A vector database setup involves creating a system to generate and update embeddings in response to data changes. The workflow includes identifying data changes, sending content to embedding models, receiving embeddings, and storing them alongside original data. Amazon Titan is highlighted for its performance in generating embeddings.
Five implementation approaches for automating the embedding workflow are discussed:
1. **Database triggers with the aws_ml extension (synchronous)**: This method uses PostgreSQL triggers to generate embeddings immediately upon data changes, ensuring real-time consistency but potentially increasing transaction duration.
2. **Database triggers with the aws_lambda extension (synchronous)**: This approach decouples embedding generation from database operations by invoking a Lambda function synchronously, allowing for more complex processing but still blocking transactions.
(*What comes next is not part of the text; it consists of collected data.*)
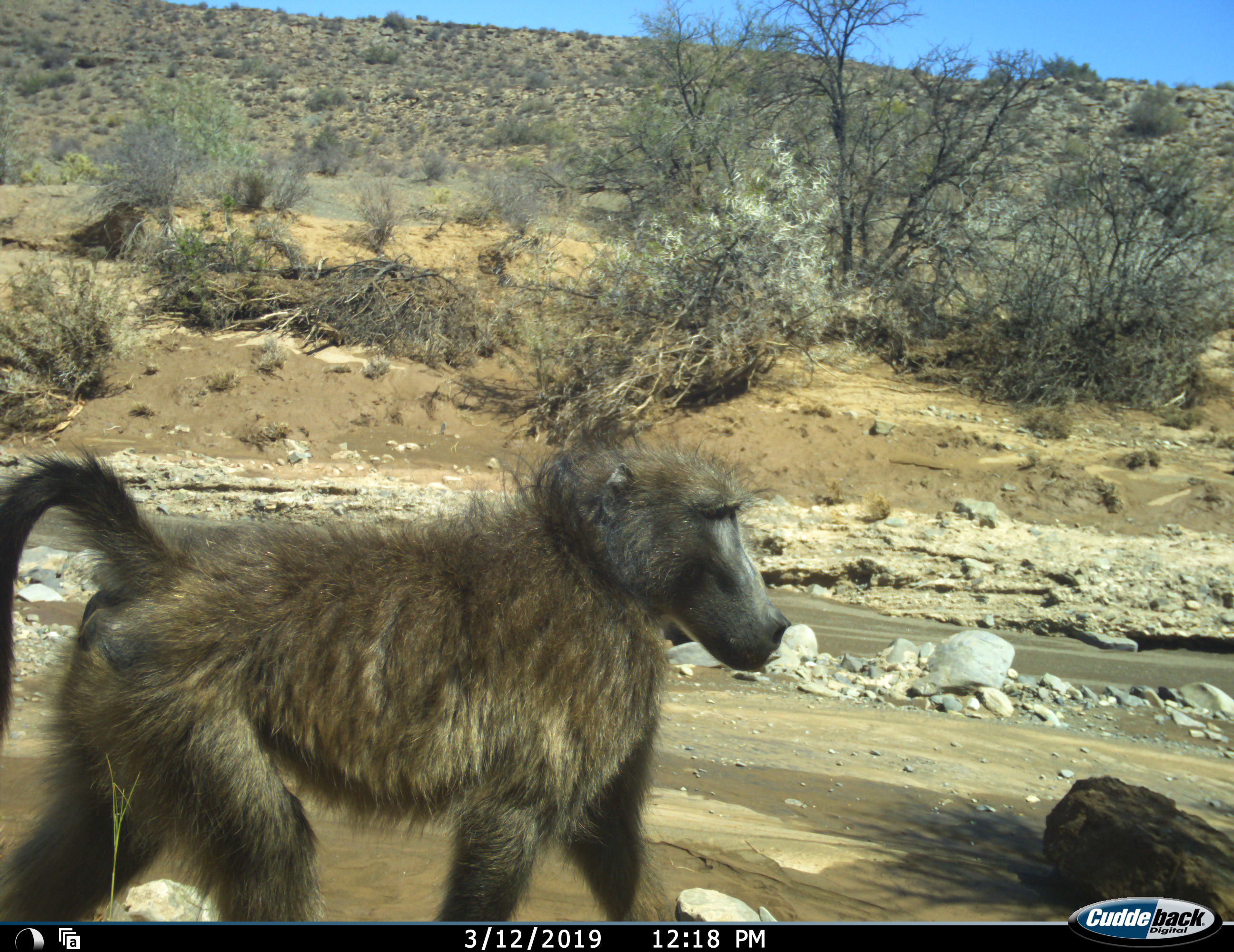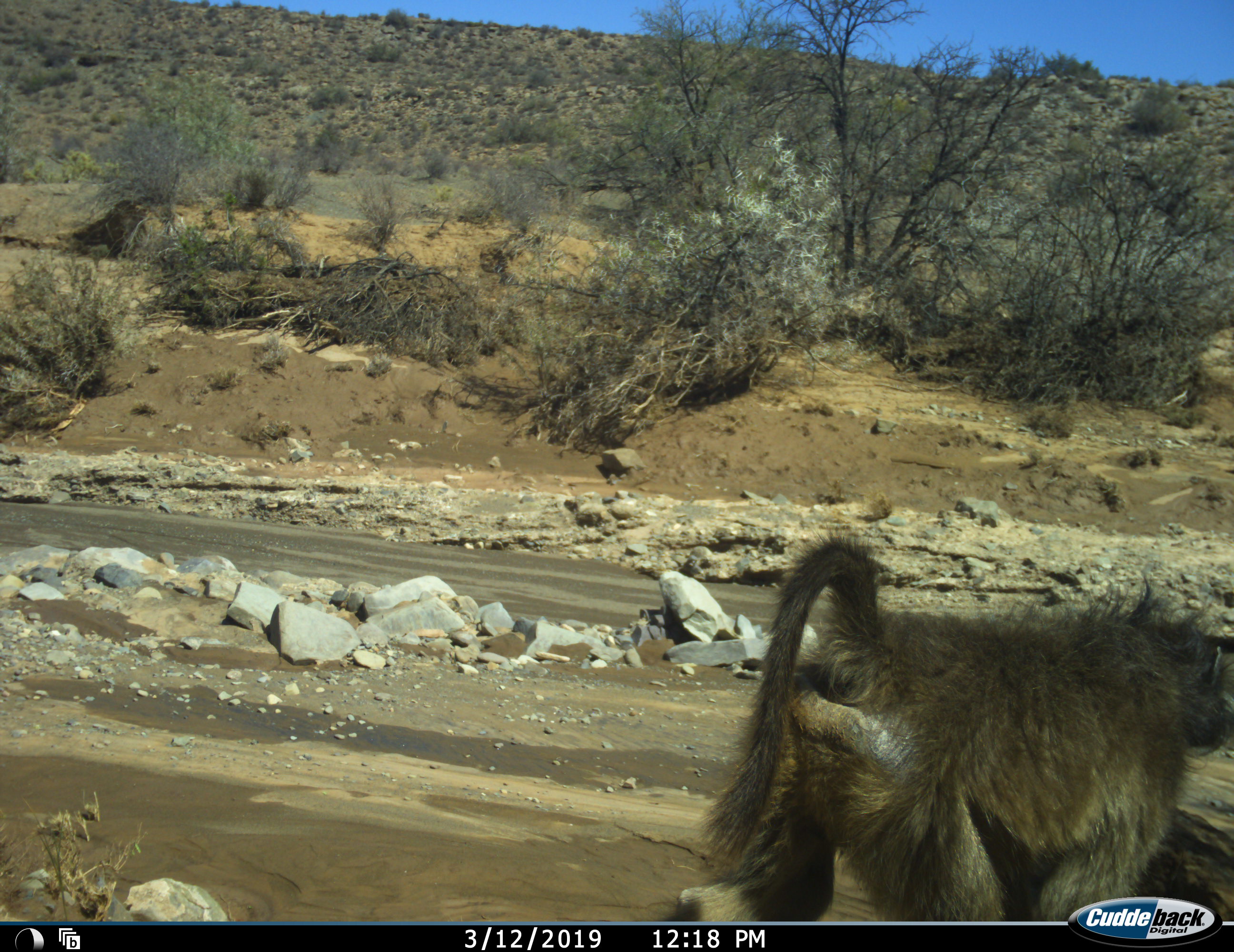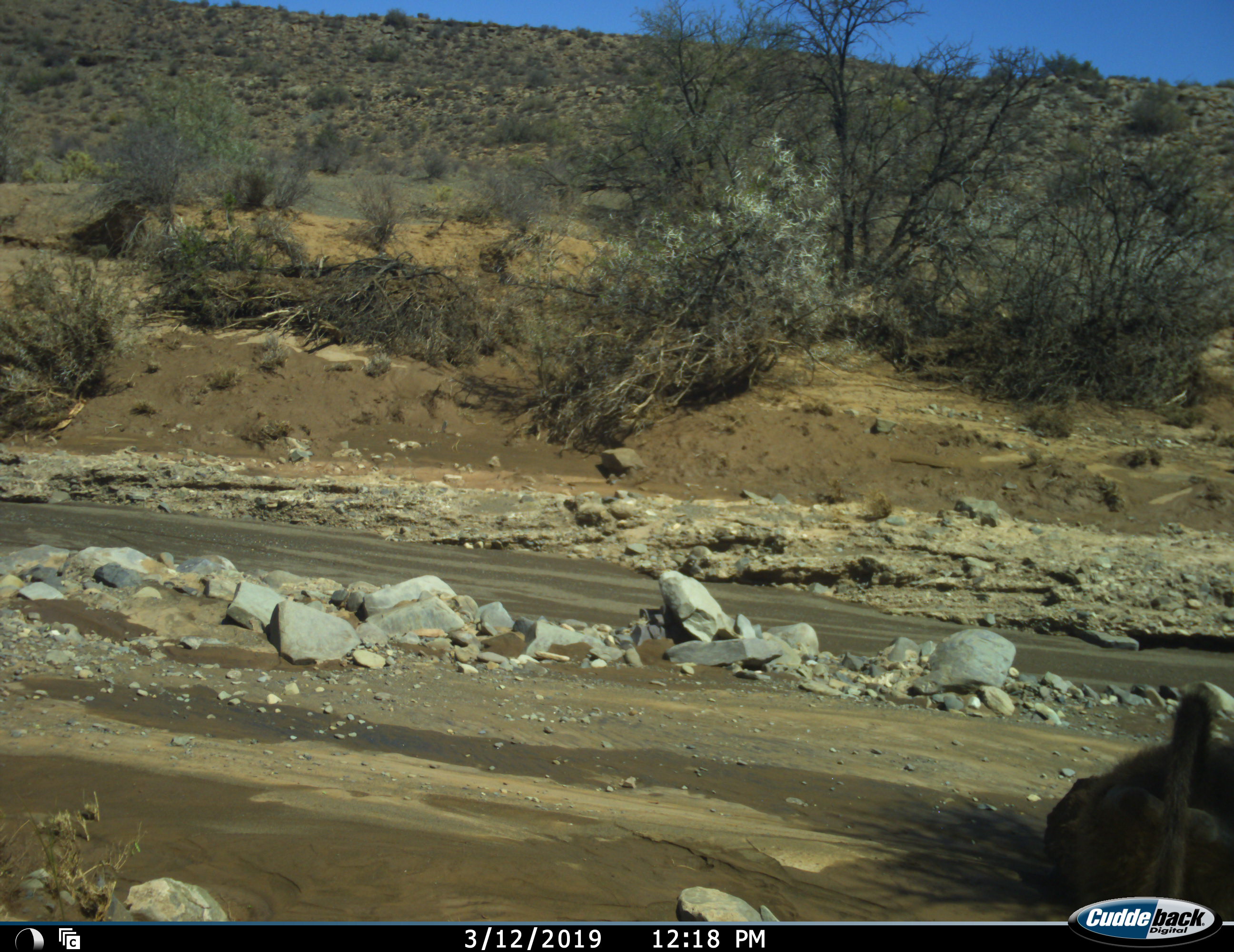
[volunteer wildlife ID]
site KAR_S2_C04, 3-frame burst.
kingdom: Animalia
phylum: Chordata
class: Mammalia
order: Primates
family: Cercopithecidae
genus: Papio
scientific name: Papio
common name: baboon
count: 1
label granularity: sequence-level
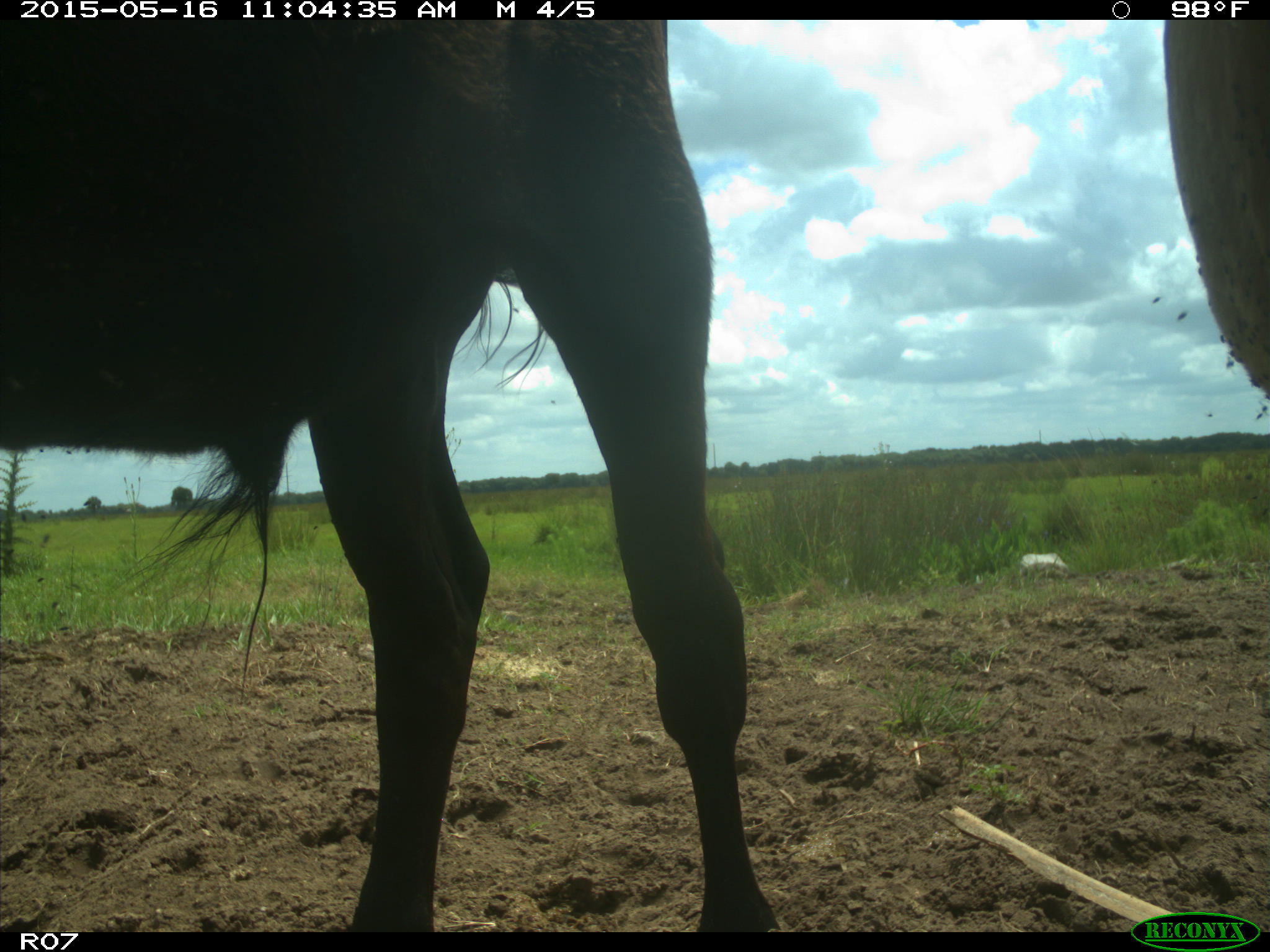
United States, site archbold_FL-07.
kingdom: Animalia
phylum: Chordata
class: Mammalia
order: Artiodactyla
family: Bovidae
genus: Bos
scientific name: Bos taurus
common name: domestic cow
Bos taurus (domestic cow).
3. **Database triggers with the aws_lambda extension (asynchronous)**: Here, triggers invoke Lambda functions asynchronously, allowing database operations to proceed without waiting for embedding generation, which enhances performance but introduces eventual consistency.
4. **Amazon SQS queue with Lambda batch processing (asynchronous)**: This method sends messages to an SQS queue for batch processing by a Lambda function, optimizing for scalability and resilience but increasing latency between data insertion and embedding availability.
5. **Periodic updates scheduled with the pg_cron extension (asynchronous)**: This approach schedules jobs to process embeddings in batches, improving throughput and cost-efficiency while increasing the delay between data changes and embedding updates.
Each approach has its pros and cons, including considerations for transaction blocking, error handling, latency, and scalability. The choice of method depends on specific use case requirements, such as the need for real-time updates versus batch processing efficiency.